If you want to start out in astrophotography for DSO's (deep-sky objects like nebulae and galaxies), and want to produce good rather than average photos, then perhaps an Orion dobsonian is not the right choice because you will soon become frustrated with the lack of equatorial tracking needed to keep a camera locked onto a nebula long enough to expose the image (we're talking exposure times of anything from 30 seconds to 1 hour). The tube itself is perfect for photographing DSO's, but without tracking only short exposures are possible. [Note: Equatorial mounts specifically for the Orion Dobsonians to sit on top of, can be purchased from third-party vendors or built as a DIY project]
If you don't know it already, let me stress this point to you - APERTURE IS MORE IMPORTANT THAN MAGNIFICATION !
It's all about Light Gathering Power.
The XT10 has a 48 inch (1,200mm) focal length (1200mm FL divided by 254mm Aperture = f4.7 focal ratio) which helps to keep the telescope manageable and portable, and yet it will still provide good high as well as low magnification observing.
The XT10 is one of the most popular Dobsonian Reflectors among those who want a manageable telescope with the light gathering and fields of view potential for observing many of the most popular deep sky objects. With about 920x the light gathering power of the unaided eye, the XT10 telescope provides an increase of about 1.55x better than the light gathering power of the 8" Dobsonian models.
Bear in mind that the XT10 is a big telescope for big celestial appetites! Before you buy a telescope such as this, consider carefully its overall size and weight before you buy. I am fairly strong, and even though the base has a substantial carrying handle, I find the XT10 heavy and unwieldy to carry as one unit, and you run the risk of the tube tipping in the altitude mount unless you secure it beforehand.
I much prefer to release the tube from the base, and carry the two parts separately.

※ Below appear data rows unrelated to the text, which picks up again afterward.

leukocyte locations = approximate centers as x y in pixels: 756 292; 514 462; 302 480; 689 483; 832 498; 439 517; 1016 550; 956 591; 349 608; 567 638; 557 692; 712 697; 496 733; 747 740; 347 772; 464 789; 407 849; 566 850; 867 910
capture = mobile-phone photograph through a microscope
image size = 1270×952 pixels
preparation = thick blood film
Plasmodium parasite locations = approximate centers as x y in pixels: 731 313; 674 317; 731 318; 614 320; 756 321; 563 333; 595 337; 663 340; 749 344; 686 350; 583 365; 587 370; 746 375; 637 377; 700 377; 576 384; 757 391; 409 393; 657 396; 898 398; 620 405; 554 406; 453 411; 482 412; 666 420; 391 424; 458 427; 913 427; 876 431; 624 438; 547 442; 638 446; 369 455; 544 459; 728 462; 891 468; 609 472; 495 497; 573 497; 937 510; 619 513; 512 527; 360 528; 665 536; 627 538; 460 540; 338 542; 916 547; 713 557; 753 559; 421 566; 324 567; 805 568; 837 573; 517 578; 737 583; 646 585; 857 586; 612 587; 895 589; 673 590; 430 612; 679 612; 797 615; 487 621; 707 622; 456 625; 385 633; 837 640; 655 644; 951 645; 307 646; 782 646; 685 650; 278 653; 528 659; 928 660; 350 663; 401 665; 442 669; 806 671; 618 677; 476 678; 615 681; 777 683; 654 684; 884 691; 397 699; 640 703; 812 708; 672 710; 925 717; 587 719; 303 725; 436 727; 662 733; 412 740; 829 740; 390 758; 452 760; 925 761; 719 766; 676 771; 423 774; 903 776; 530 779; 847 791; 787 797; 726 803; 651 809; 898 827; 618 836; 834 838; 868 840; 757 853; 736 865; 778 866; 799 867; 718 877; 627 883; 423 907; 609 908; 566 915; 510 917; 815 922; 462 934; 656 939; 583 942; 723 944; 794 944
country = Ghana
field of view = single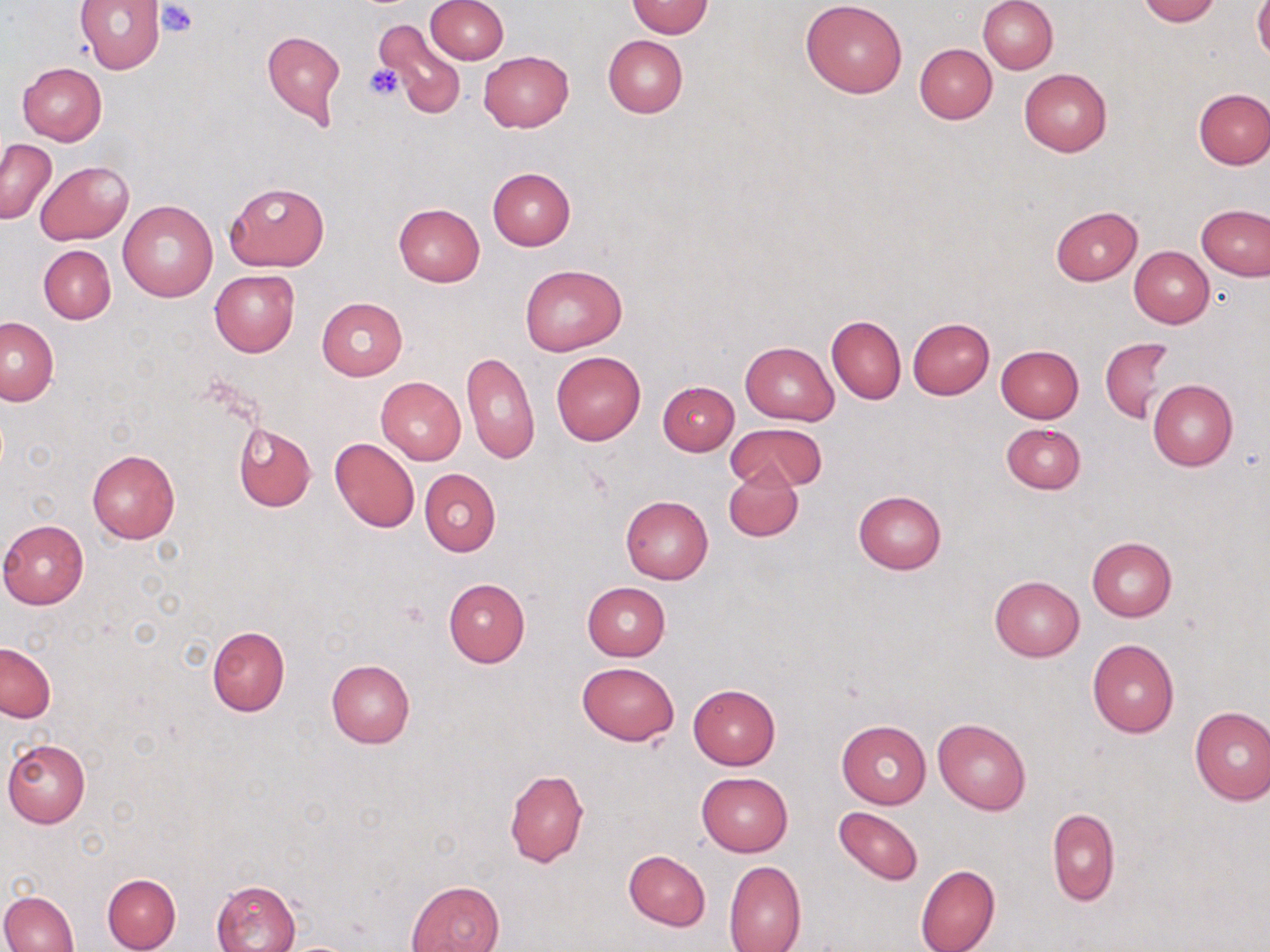
Approximate bounding boxes as (x1,y1)-(x2,y2) corner pairs in pixels. Uninfected red blood cell locations: (74,0)-(165,73), (424,0)-(508,64), (979,0)-(1058,74), (1137,0)-(1218,25), (801,1)-(908,98), (625,2)-(714,38), (1253,2)-(1270,63), (376,19)-(465,119), (261,31)-(346,126), (603,35)-(688,117), (914,44)-(996,123), (479,51)-(573,132), (17,63)-(107,145), (1019,68)-(1112,155), (1194,89)-(1270,168), (1,138)-(55,224), (36,161)-(133,245), (487,167)-(576,250), (225,180)-(330,271), (117,200)-(218,302), (393,203)-(486,287), (1197,204)-(1270,281), (1050,207)-(1143,286), (39,245)-(115,323), (1129,247)-(1213,328), (520,265)-(626,356), (210,270)-(299,357), (317,297)-(407,380), (826,314)-(906,404), (1,316)-(58,406), (907,318)-(995,400), (1101,338)-(1174,423), (740,341)-(840,425), (995,344)-(1084,424), (462,350)-(540,465), (552,352)-(646,445), (376,375)-(467,465), (1148,378)-(1238,471), (658,381)-(739,455), (1001,422)-(1085,494), (233,424)-(316,511), (727,424)-(827,492), (330,437)-(420,532), (86,449)-(179,543), (724,467)-(804,542), (419,468)-(500,557), (854,491)-(946,574), (619,495)-(713,583), (0,520)-(88,609), (1086,537)-(1177,622), (988,576)-(1084,662), (444,578)-(530,667), (581,583)-(670,661), (207,626)-(290,715), (1086,638)-(1180,737), (1,642)-(55,723), (326,658)-(414,748), (578,661)-(678,746), (688,684)-(780,769), (1188,706)-(1270,805), (933,717)-(1031,814), (837,720)-(931,808), (2,739)-(90,828), (503,769)-(589,868), (697,771)-(793,856), (831,805)-(924,888), (1047,808)-(1120,905), (623,850)-(711,931), (723,860)-(806,952), (915,864)-(1000,952), (102,874)-(180,952), (212,880)-(300,952), (407,880)-(505,952), (0,890)-(79,952). Platelet locations: (157,3)-(197,37), (365,63)-(403,100). Slide-level diagnosis: no evidence of blood parasites. Light microscopy. Image is 1270×952 pixels. One field of a larger specimen. 1000x magnification. Thin blood film. May-Grünwald-Giemsa stain.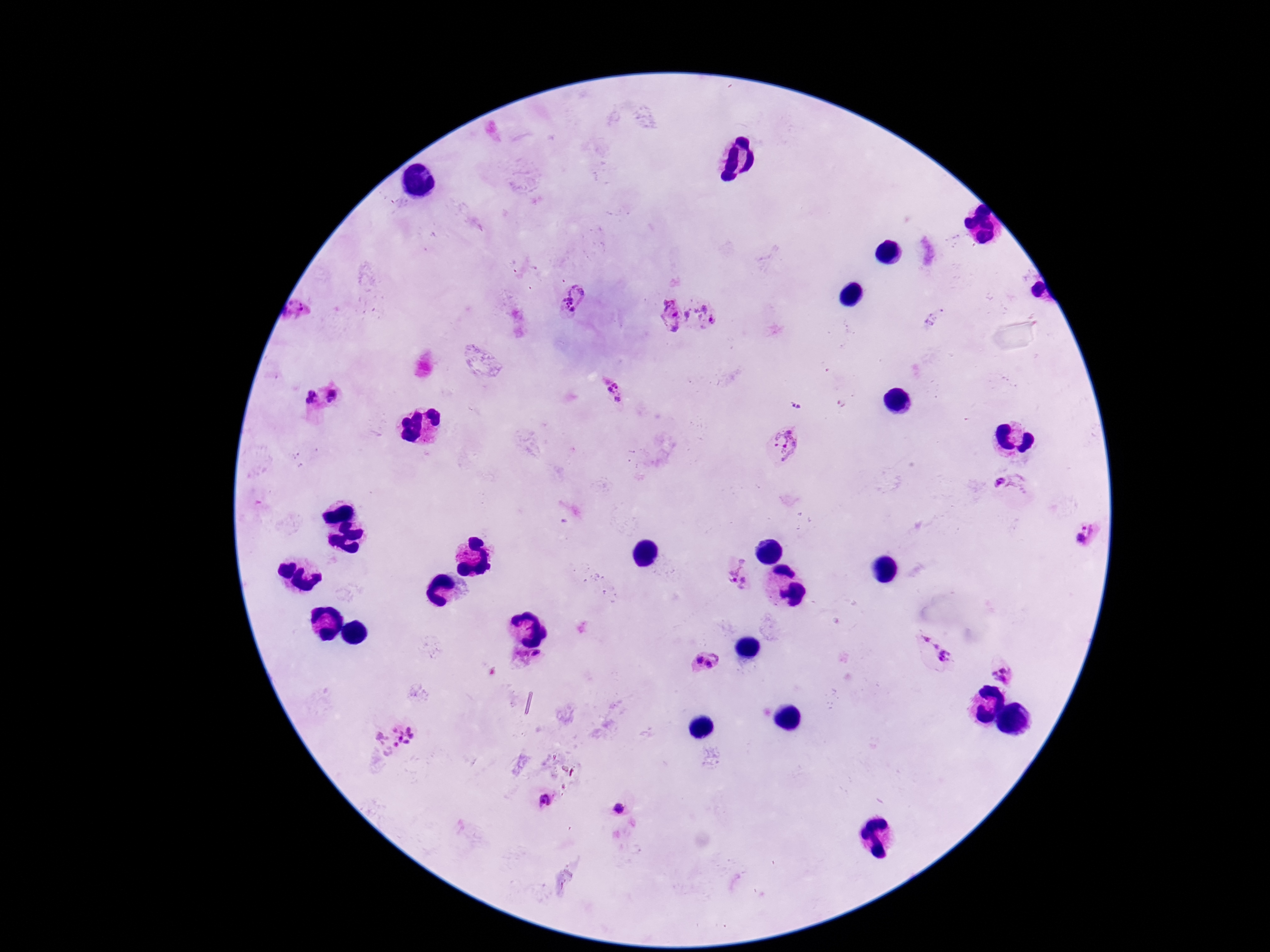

Independently they are lighter and far more manageable, and I feel safer doing it this way.
When transporting the scope to a dark-sky location, I put the dob base into the boot of my 4x4, and lay the tube across the back seat with the seat belts wrapped around it (the tube is almost 48 inches end to end, and 12 inches outside diameter).
If you plan taking the XT10 to a dark site, I recommend somewhere that you can get your vehicle close to the actual observation site, so that with planning and a backpack you only need two trips from and to the car.
For deep-sky objects the greater the aperture the better.
This is the main reason why you should not buy a cheap telescope basing your buying decision upon the fact the scope is capable of 750x magnification, yet only has an aperture of 2 to 4 inches.
High magnification has its place of course, but with mags above about 250x the quality of the view is greatly dependent on the "seeing", even in expensive professional quality scopes (I'll explain seeing in just a moment).
The rule of thumb for practical magnification is no more than 50x per Inch (25mm) of aperture. So a 10inch diameter mirror should in theory be capable of up to 500x. Hopefully you will start to appreciate that a budget scope with low quality optics and a 3 inch aperture will only really be good for 150x magnification - not the 750x it might advertise on the box!